I don't think I'd recommend if for a beginner, however. It covers an awful lot, and it moves at a very quick pace. The translation exercises in the latter units are extremely difficult. Also, if you know everything in the book, you'll be able to discuss problems with the education system in Russia, whether women have equal rights with men and whether Russian health care lags behind the west (I just learned "to lag behind"). Booking a hotel room, however, along with a load of other useful phrases for the traveller, you'll have to find somewhere else.

It's suited my purpose, however, and I have ordered Colloquial Russian 2
1 person has voted this message useful



Dark_Sunshine
Diglot
Senior Member
United Kingdom
Joined 5565 days ago

340 posts - 357 votes 
Speaks: English*, French

 
 Message 11 of 21
12 March 2009 at 5:12pm | IP Logged 
I have Colloquial Romanian but I've only been through the first couple of lessons. To be honest, I'm not very impressed with it but there's not a lot of choice when it comes to Romanian materials.
1 person has voted this message useful



Cainntear
Pentaglot
Senior Member
Scotland
linguafrankly.blogsp
Joined 5811 days ago

4399 posts - 7687 votes 
Speaks: Lowland Scots, English*, French, Spanish, Scottish Gaelic
Studies: Catalan, Italian, German, Irish, Welsh

 
 Message 12 of 21
12 March 2009 at 6:13pm | IP Logged 
I find Colloquial Polish caused "word fog". All these nouns and adjectives appear in small lists and you're suddenly expected to use them in answering questions, but they're not settled in, so all you can do is flip back a page and look them up.

I didn't get past chapter 1 of Colloquial Danish -- It launched straight into a relatively large dialogue that was printed three times (Danish, "phonetic" transcription and translation) and I immediately felt swamped.

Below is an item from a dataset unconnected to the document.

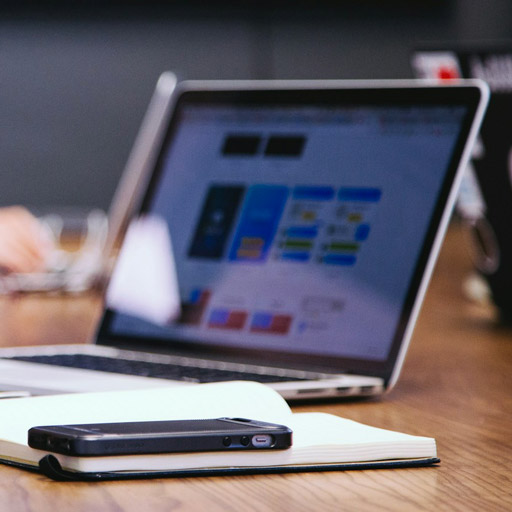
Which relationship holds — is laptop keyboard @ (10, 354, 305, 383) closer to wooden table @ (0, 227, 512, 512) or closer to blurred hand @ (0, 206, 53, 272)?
wooden table @ (0, 227, 512, 512)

It was all short introductory language and there wasn't any feeling of understanding after doing it.
2 persons have voted this message useful



JPike1028
Triglot
Senior Member
United States
piketransitions
Joined 5197 days ago

297 posts - 337 votes 
Speaks: English*, French, Italian
Studies: German, Spanish, Russian, Arabic (Written), Swedish, Portuguese, Czech

 
 Message 14 of 21
04 August 2010 at 5:47pm | IP Logged 
Does anyone have any experience with Colloquial Brazilian Portuguese that they can expound upon here?
1 person has voted this message useful



TheGBiBanana
Newbie
United States
Joined 5108 days ago

16 posts - 16 votes
Speaks: English*
Studies: Arabic (classical), Arabic (Iraqi), Arabic (Written)

 
 Message 15 of 21
04 August 2010 at 6:56pm | IP Logged 
Cainntear wrote:
I find Colloquial Polish caused "word fog". All these nouns and adjectives appear in small lists and you're suddenly expected to use them in answering questions, but they're not settled in, so all you can do is flip back a page and look them up.



I've noticed my TY Arabic book is like that, it list's alot of vocabulary and expects you to use it. To deal with thise I just learn/memorize ALL of the words before moving on to the next chapter, it takes longer but it's worth it.
1 person has voted this message useful



Deshwi
Triglot
Newbie
Canada
Joined 5400 days ago

31 posts - 38 votes
Speaks: English*, Spanish, French
Studies: Arabic (Written), Turkish, Hindi, Persian

 
 Message 16 of 21
04 August 2010 at 7:16pm | IP Logged 
I have the Colloquial Persian course. The 2002 version by Abdi Rafiee, it does teach the script. This is the only Farsi course I have so I can't compare it to anything else, but so far so good.